▶ [What to work on]
1. Could you duplicate the part of the idempotency regressions page starting at "Each scenario's expected" and ending at "dropped on pass 2."?
2. Can you pick up the idempotency regressions page after its final sentence and keep writing it?

▶ [Document text]
BEGIN

Skip to main content

Idempotency Regressions

Minimized repros for formatter non-idempotency bugs surfaced by dfmt/idempotency-test.

Each scenario's expected block is set to what the formatter currently produces on pass 1. FormatTestRunner then re-formats that output and asserts pass 2 == pass 1. When a bug is present the runner reports:

IDEMPOTENCY FAILURE
Pass 1: …
Pass 2: …

The expected here documents the current buggy output so we can isolate the non-idempotency. When a bug is fixed, expected here must be updated to the correct output.

Bug 1: MERGE WHEN NOT MATCHED BY SOURCE THEN DELETE leaks target/source aliases — FIXED

Previously the MERGE target/source aliases (a, b) were stripped from their position on the MERGE INTO/USING lines and re-emitted inside the DELETE branch (as delete a b), which then silently dropped on pass 2.

Fixed by the same FieldRoleAnalyzer change as Bug 2b: targetAlias and sourceAlias are Optional[Reference(Alias)], and Alias is a sum with an Implicit variant that starts with a bare identifier. Propagating "non-clause-like" through Sum variants means the aliases are now classified as inline OTHER instead of being floated out as CHILD_CLAUSE siblings.

END

[Caption snippets from web pages]
BEGIN

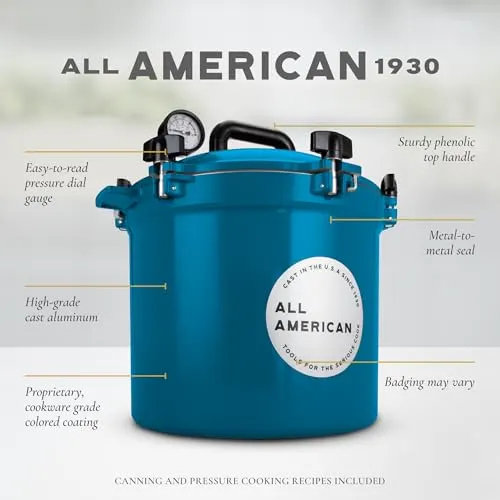 all american pressure cooker berry blue 2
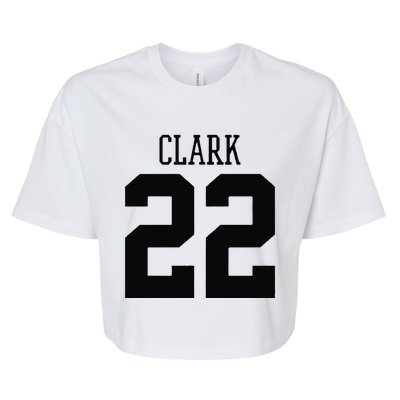 Cute Clark 22 Iowa Basketball Gift Bella+Canvas Jersey Crop Tee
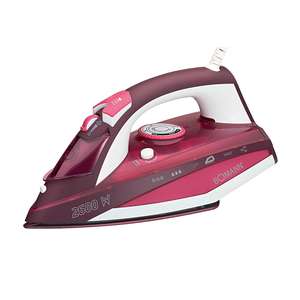 Bomann DB6005 CB Dampfbügeleisen Keramiksohle 2600 W Weiß/Rot - Product Image 1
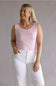 Simply Southern double layer tank top pink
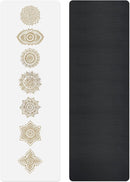 Non Slip Yoga Mat TPE Workout Mat for Men Women, Thick Workout Mat with Carrying Strap, Fitness Mats for Exercise, Yoga, Fitness, Pilates, Floor Workouts (72" x 24" x 6mm) by TinyTreasures Baby Boutique
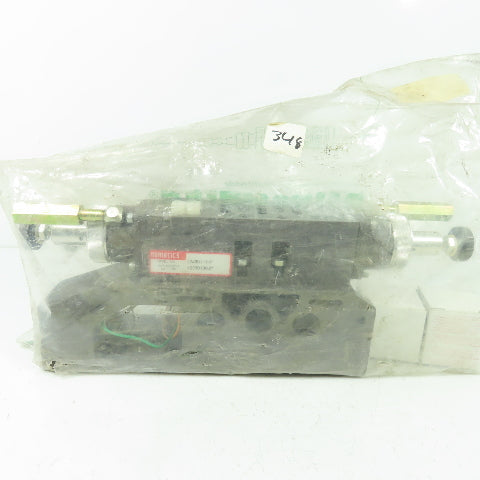 Numatics I24RD115JP Regulator Valve W/ Manifold Rep No. I23RD100JP NEW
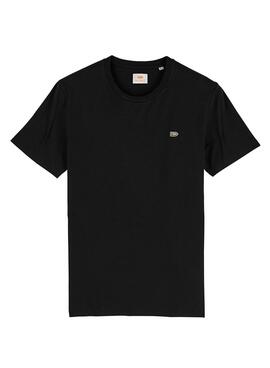 Camiseta Klout Basica Algodon Organico Negro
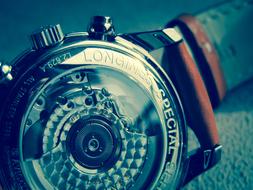 modern wrist watch close up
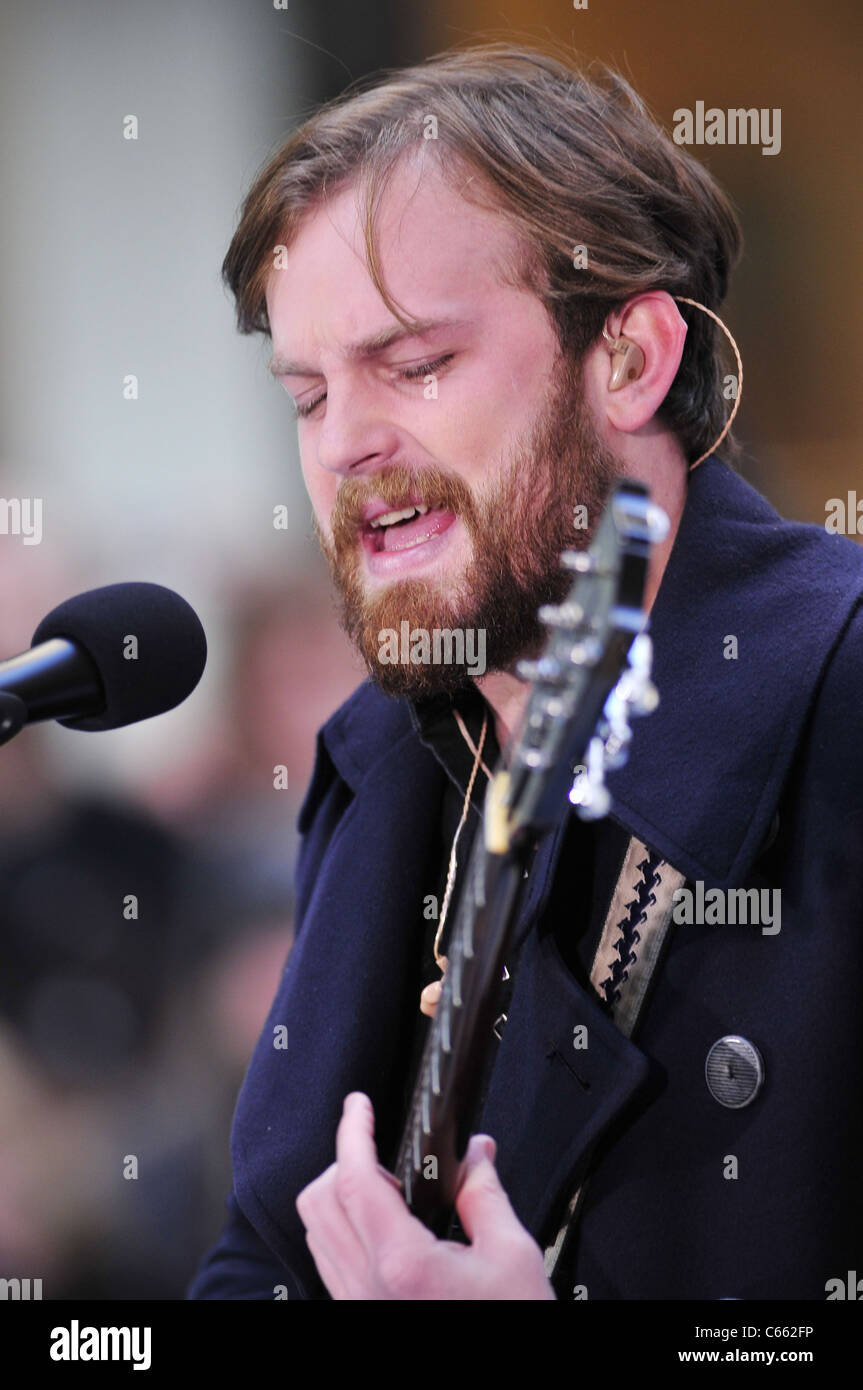 Caleb Followill on stage for NBC Today Show Concert with Kings of Leon, Rockefeller Plaza, New York, NY November 24, 2010. Photo By: William D. Bird/Everett Collection Stock Photo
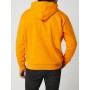 Cotton blend hoodie in orange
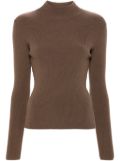 IRO high-neck jumper - Brown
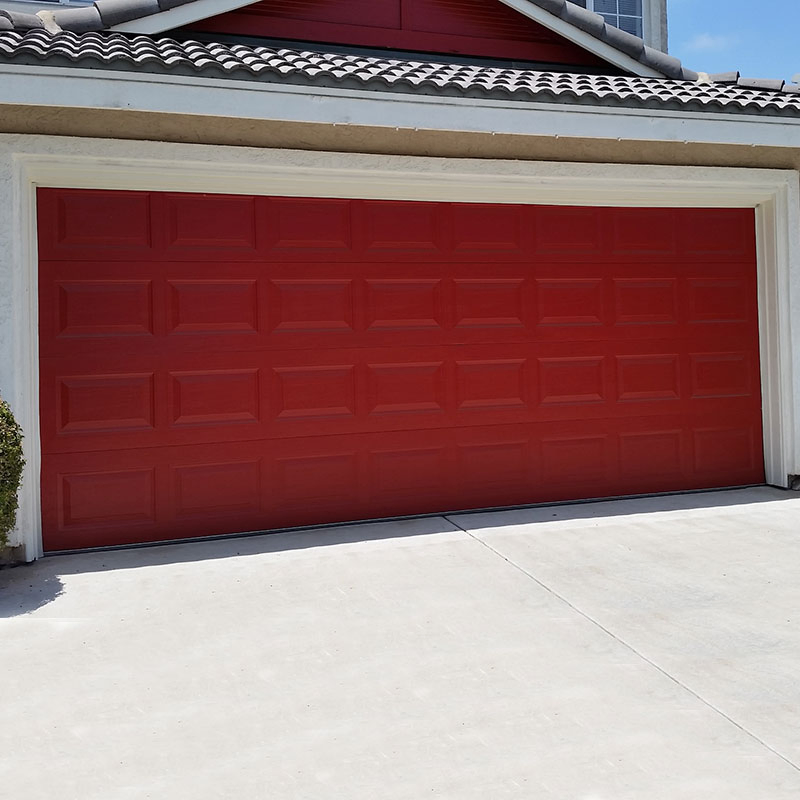 China Manufacturer PU Foam Automatic Steel Sectional Garage Door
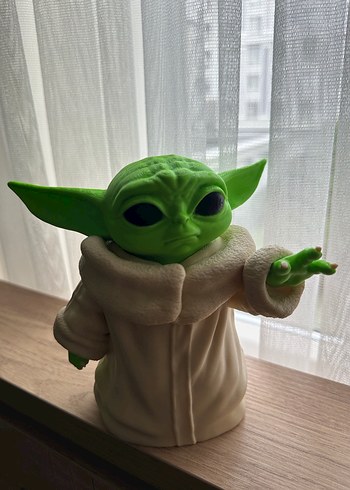 Bebek Yoda Aksiyon Figürü 3D - Görsel 2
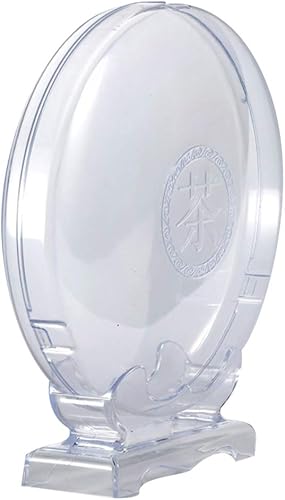 Hemoton Caja de almacenamiento transparente de la torta del té Puerh, recipiente de Gong Fu Puer, soporte de almacenamiento de platillo de té,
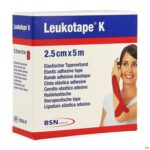 Packshot Leukotape K Kleefwindel Elast Rood 2,5cmx5m 1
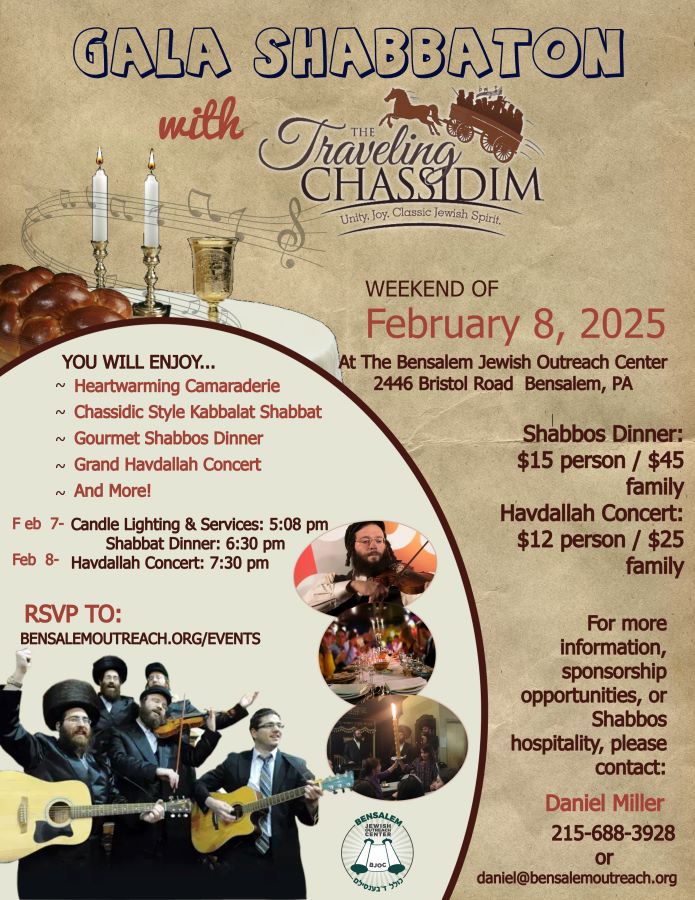 The Traveling Chassidim Shabbaton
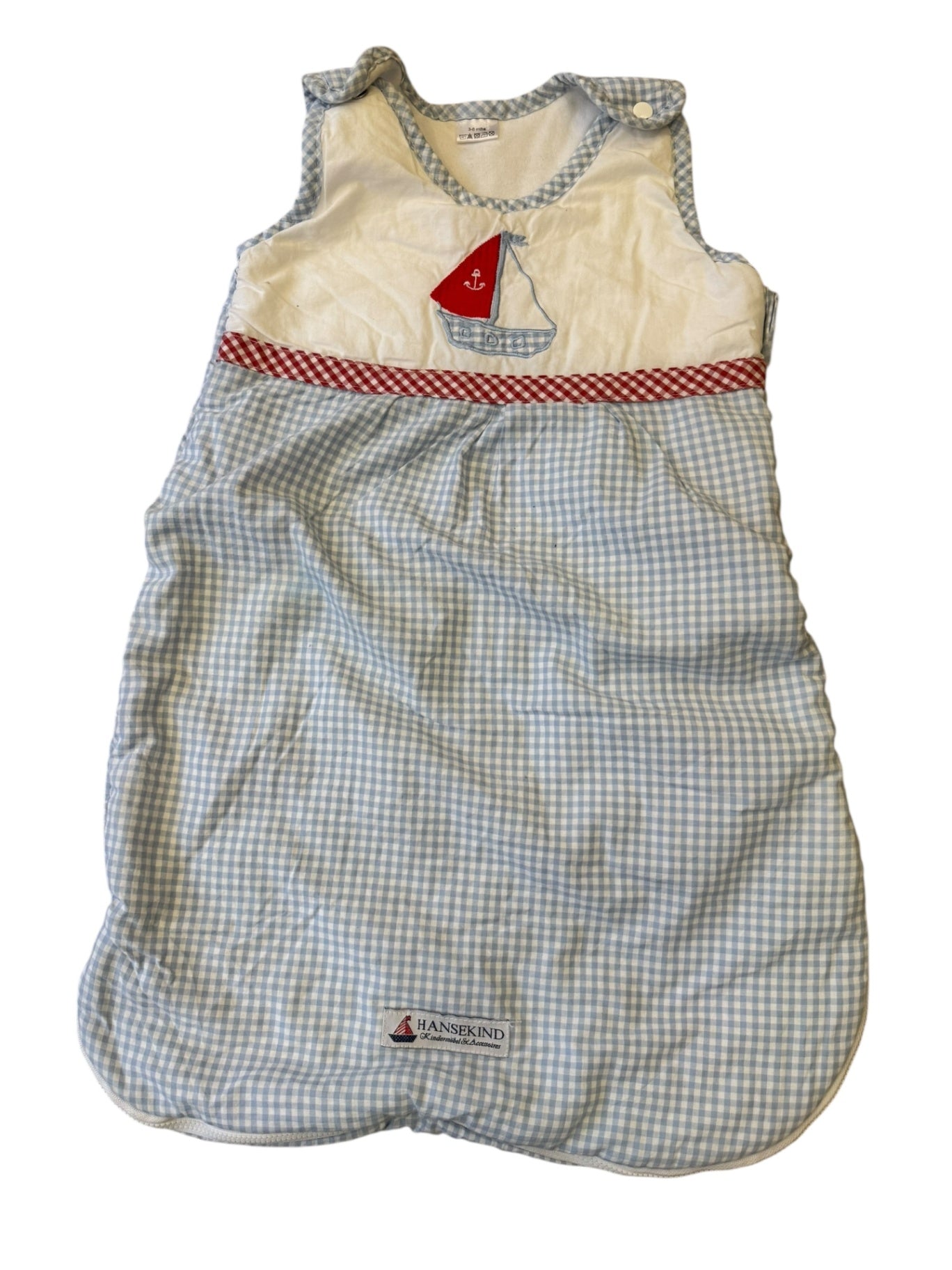 Schlafsack Blau, Weiß, Rot Gr.3-6m | Hansekind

END

▶ [Numbered responses]
1.
Each scenario's expected block is set to what the formatter currently produces on pass 1. FormatTestRunner then re-formats that output and asserts pass 2 == pass 1. When a bug is present the runner reports:

IDEMPOTENCY FAILURE
Pass 1: …
Pass 2: …

The expected here documents the current buggy output so we can isolate the non-idempotency. When a bug is fixed, expected here must be updated to the correct output.

Bug 1: MERGE WHEN NOT MATCHED BY SOURCE THEN DELETE leaks target/source aliases — FIXED

Previously the MERGE target/source aliases (a, b) were stripped from their position on the MERGE INTO/USING lines and re-emitted inside the DELETE branch (as delete a b), which then silently dropped on pass 2.

2.
MERGE INTO t1 a USING t2 b ON a.id = b.id WHEN MATCHED THEN UPDATE SET v = b.v WHEN NOT MATCHED BY SOURCE THEN DELETE
merge into
t1 a using t2 b on a.id = b.id
when matched then update set v = b.v
when not matched by source then delete

Bug 2b: CREATE TABLE FK REFERENCES(cols) ordered after ON DELETE — FIXED

Previously REFERENCES u(b) rendered with (b) after ON DELETE CASCADE on pass 1, and on pass 2 the Postgres parser silently truncated the body to just create table t. Fixed by making FieldRoleAnalyzer classify Optional[Reference] whose target starts with punctuation (e.g. a parenthesized column list) as inline OTHER instead of floating it out as a CHILD_CLAUSE sibling after the main clause body.

CREATE TABLE t (a INT, FOREIGN KEY (a) REFERENCES u(b) ON DELETE CASCADE)
create table t (a int, foreign key (a) references u (b) on delete cascade)

Bug 3: CREATE TABLE column DEFAULT break placement — FIXED

Previously the formatter inserted hard breaks inside column definitions, detaching DEFAULT <expr> from its owning column. Pass 2 then re-parsed the mangled output to a truncated AST and dropped the entire column body. Fixed via FormatHint.Inline on NotNullConstraint, NullConstraint, and DefaultValue — these column-constraint products now render as inline atoms (no Doc.Clause wrapping), so they stay on the same line as their owning column instead of forcing a newline before themselves.

CREATE TABLE t (id INT NOT NULL DEFAULT 1, name VARCHAR(100) NOT NULL DEFAULT 'x', FOREIGN KEY (id) REFERENCES u(x) ON DELETE CASCADE)
create table
t (
id int not null default 1,
name varchar (100) not null default 'x',
foreign key
(id) references u (x)
on delete cascade
)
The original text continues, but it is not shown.